Rahul Jadi Ketua DPC Gerindra Pekanbaru, Tito: Indikasi Resentralisasi Partai Politik

Tito-Handoko.jpg
(Hasbullah)

RIAUONLINE, PEKANBARU - Pengamat Politik, Tito Handoko menilai ditetapkannya Rahul sebagai Ketua Dewan Pimpinan Cabang Partai Gerindra Kota Pekanbaru sangat mengejutkan.

"Rahul tidak pernah dijagokan dan tidak pula pernah dimunculkan namanya dalam percaturan Partai Gerindra di Kota," ujar Tito, Jumat 23 Juli 2021.

Menurutnya, mekanisme penunjukan pimpinan di tingkat Cabang maupun Daerah yang dilakukan Dewan Pimpinan Pusat ini dapat mendistorsi prinsip demokrasi lokal.

"Tidak hanya di Gerindra, mekanisme ini juga terjadi di partai-partai lain yang penunjukan kepemimpinan di tingkat lokal di tentukan oleh struktur yang lebih tinggi di atasnya atau memang oleh DPP secara mutlak," papar kandidat doktor Universitas Muhammadiyah Yogya ini.

Kerapuhan bangunan prinsip demokrasi lokal memang disebutnya menjadi problem. Pilihannya sederhana saja stabilitas atau distabilitas pengelolaan partai.


"Ujung-ujungnya adalah legitimasi DPP yang digunakan untuk memotong mata rantai konflik di tingkat lokal," ujarnya.

Tak pelak, ditetapkannya Rahul sebagai Ketua DPC Partai Gerindra Kota Pekanbaru ini sekaligus menjawab tesis resentralisasi yang dimulai dari tubuh partai politik. .

Sebetulnya, pola-pola tangan besi DPP ini justru mengingatkan publik pada pengelolaan Partai Politik masa Orde Baru yang semua serba ditentukan oleh pusat.

Bagaimanapun legitimasi yang dibangun tetap akan menimbulkan riak mengingat Rahul tergolong "anak kemaren sore" di Gerindra dan banyak senior yang telah berdarah-darah membesarkan Gerindra di Kota Pekanbaru.

Bagi kader Partai Gerindra, gejolak batin pasti mereka rasakan apalagi Rahul secara family stories dibesarkan dalam Partai yang berbeda. Menurut Tito, hal ini menjadi ujian bagi Rahul untuk menyatukan Gerindra.

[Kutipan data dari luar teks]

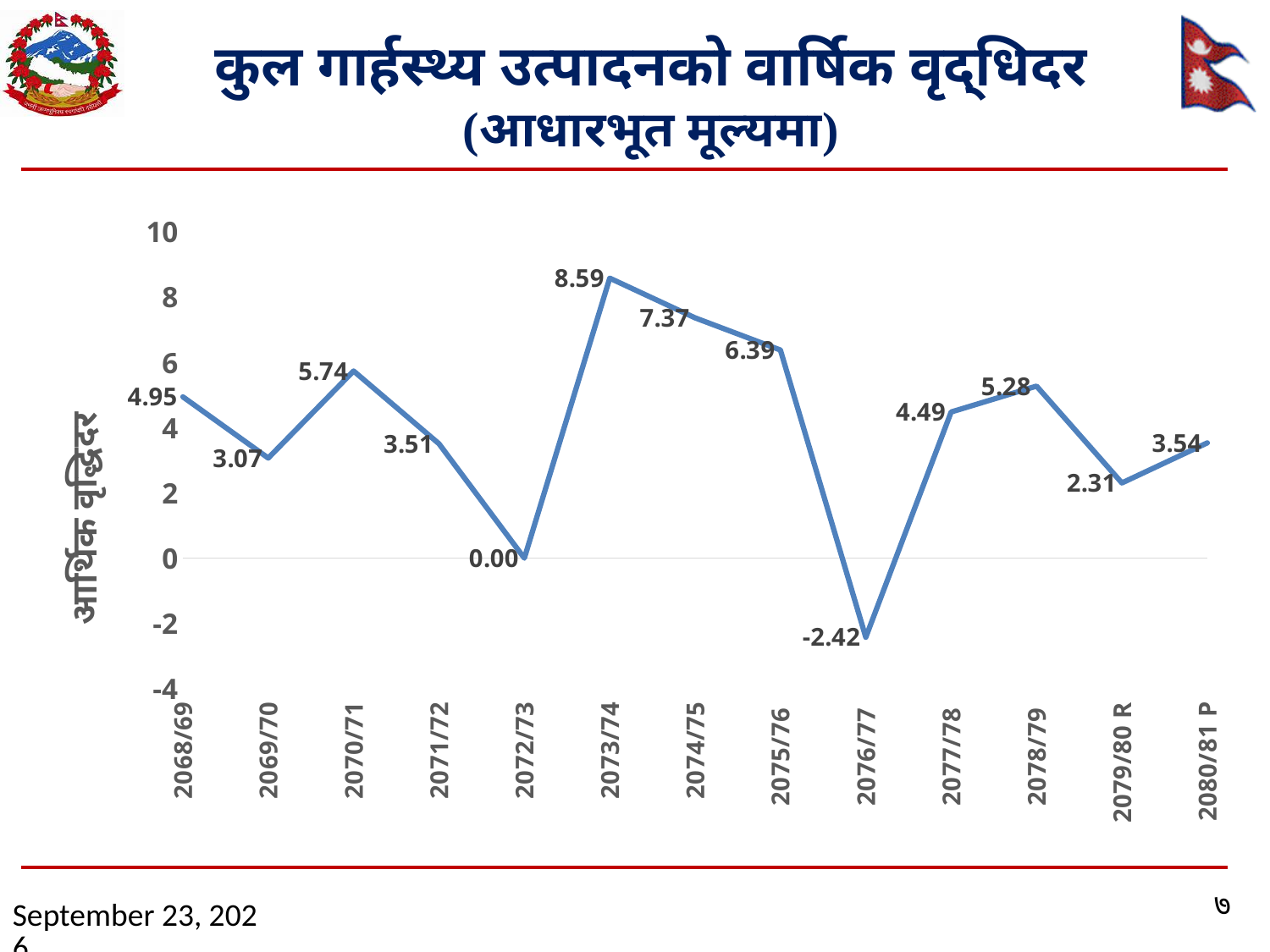
How many years are plotted on the x axis? 13 Which year has the lowest value? 2076/77 Do the values rise or fall from 2079/80 R to 2080/81 P? rise What is the value for 2080/81 P? 3.54 Is the value for 2075/76 greater or less than 6? greater Which year has the highest value? 2073/74 What is the difference between the values for 2073/74 and 2074/75? 1.22 What is the value for 2076/77? -2.42 What is the difference between the values for 2078/79 and 2079/80 R? 2.97 What kind of chart is shown on the slide? line chart What is the value for 2073/74? 8.59 Which is larger, the value for 2070/71 or the value for 2071/72? 2070/71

"Tantangan melakukan konsolidasi antara senior dan junior akan dihadapi oleh Rahul dan tentu saja dalam perjalannya akan dibuktikan dengan tercapai atau tidaknya target pemenangan Partai Gerindra pada 2024," jelasnya.

Di sisi lain, atensi masyarakat juga disebutnya menjadi persoalan eksistensi kekuatan politik lokal. Masyarakat nampaknya sudah tidak terlalu peduli dengan dinamika di tubuh partai politik sebab tidak ada untung ruginya selain even lima tahunan, Pilkada, Pileg, atau Pemilu.

"Ini juga menjadi preseden buruk bangunan demokrasi lokal yang mengharapkan tingginya tingkat partisipasi publik," tutupnya.